* Excerpt provided:
_ _ _ _ _

Re: pgbench cpu overhead (was Re: lazy vxid locks, v1)

From: Stefan Kaltenbrunner <stefan(at)kaltenbrunner(dot)cc>
To: Jeff Janes <jeff(dot)janes(at)gmail(dot)com>
Cc: pgsql-hackers(at)postgresql(dot)org, Robert Haas <robertmhaas(at)gmail(dot)com>
Subject: Re: pgbench cpu overhead (was Re: lazy vxid locks, v1)
Date: 2011-07-24 10:50:37
Message-ID: 4E2BF8FD.6060505@kaltenbrunner.cc
Views: Raw Message | Whole Thread | Download mbox | Resend email
Thread:
Lists: pgsql-hackers

On 07/24/2011 03:50 AM, Jeff Janes wrote:
> On Mon, Jun 13, 2011 at 7:03 AM, Stefan Kaltenbrunner
> <stefan(at)kaltenbrunner(dot)cc> wrote:
>> On 06/13/2011 01:55 PM, Stefan Kaltenbrunner wrote:
>>
>> [...]
>>
>>> all those tests are done with pgbench running on the same box - which
>>> has a noticable impact on the results because pgbench is using ~1 core
>>> per 8 cores of the backend tested in cpu resoures - though I don't think
>>> it causes any changes in the results that would show the performance
>>> behaviour in a different light.

_ _ _ _ _

* Input data:
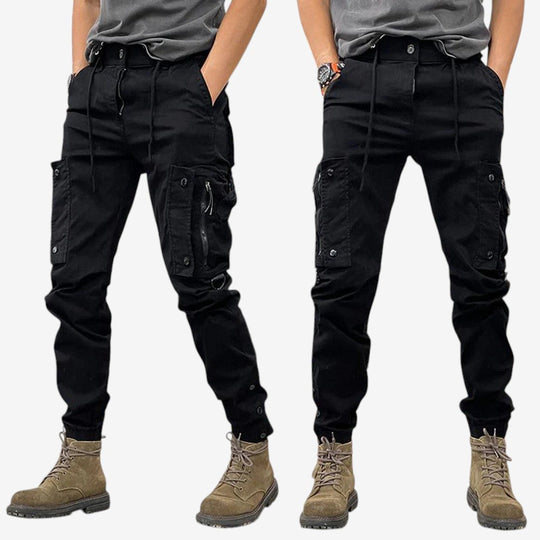 Lenoir™ | Robuste Cargo-Hose für den täglichen Gebrauch
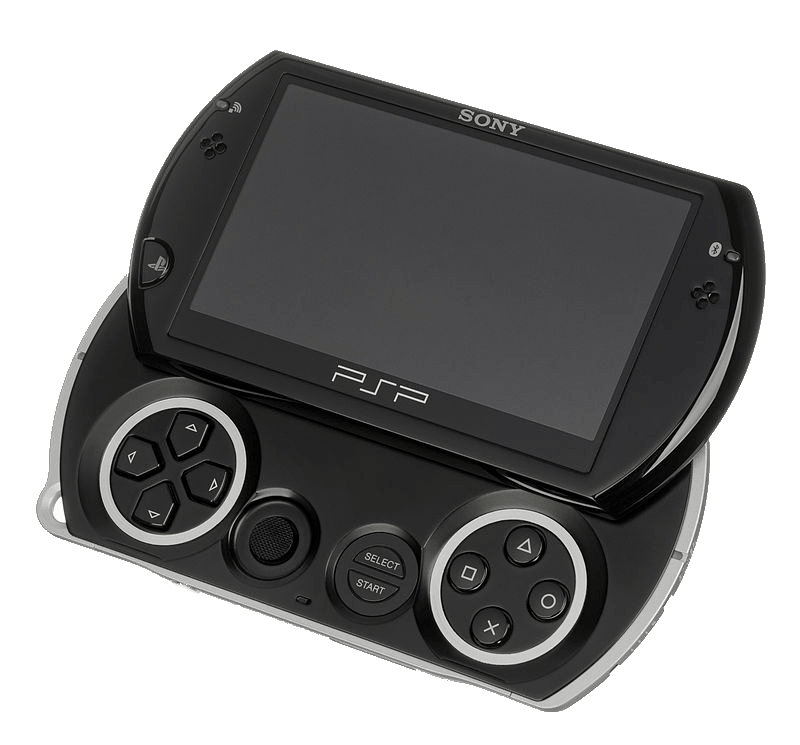 Сколько держит заряд psp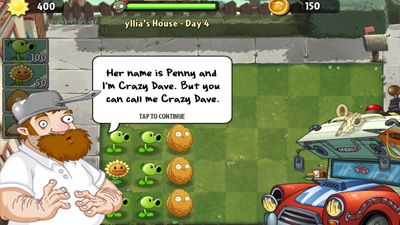Plants vs Zombies 2: its about time новая атака зомби [Free]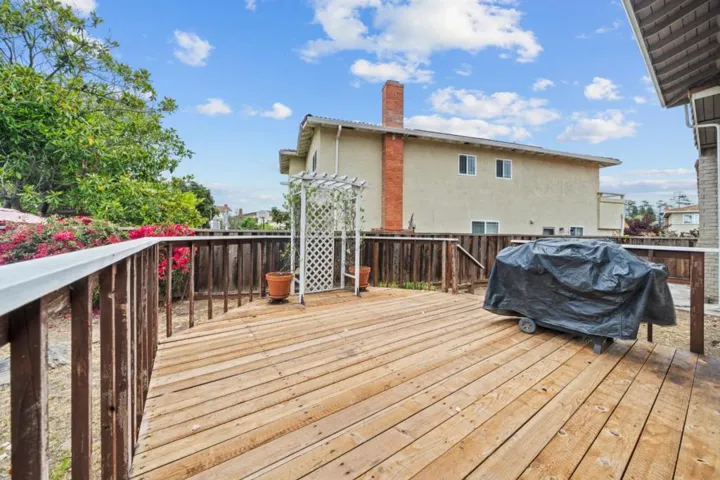 1055 Tuers Court, San Jose, California 95121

_ _ _ _ _

* Task goal:
Repeat the passage of the pgbench CPU overhead post starting with "On 07/24/2011 03:50" and going on through "a different light.", substituting "sysbench" for every "pgbench".

* Reply:
On 07/24/2011 03:50 AM, Jeff Janes wrote:
> On Mon, Jun 13, 2011 at 7:03 AM, Stefan Kaltenbrunner
> <stefan(at)kaltenbrunner(dot)cc> wrote:
>> On 06/13/2011 01:55 PM, Stefan Kaltenbrunner wrote:
>>
>> [...]
>>
>>> all those tests are done with sysbench running on the same box - which
>>> has a noticable impact on the results because sysbench is using ~1 core
>>> per 8 cores of the backend tested in cpu resoures - though I don't think
>>> it causes any changes in the results that would show the performance
>>> behaviour in a different light.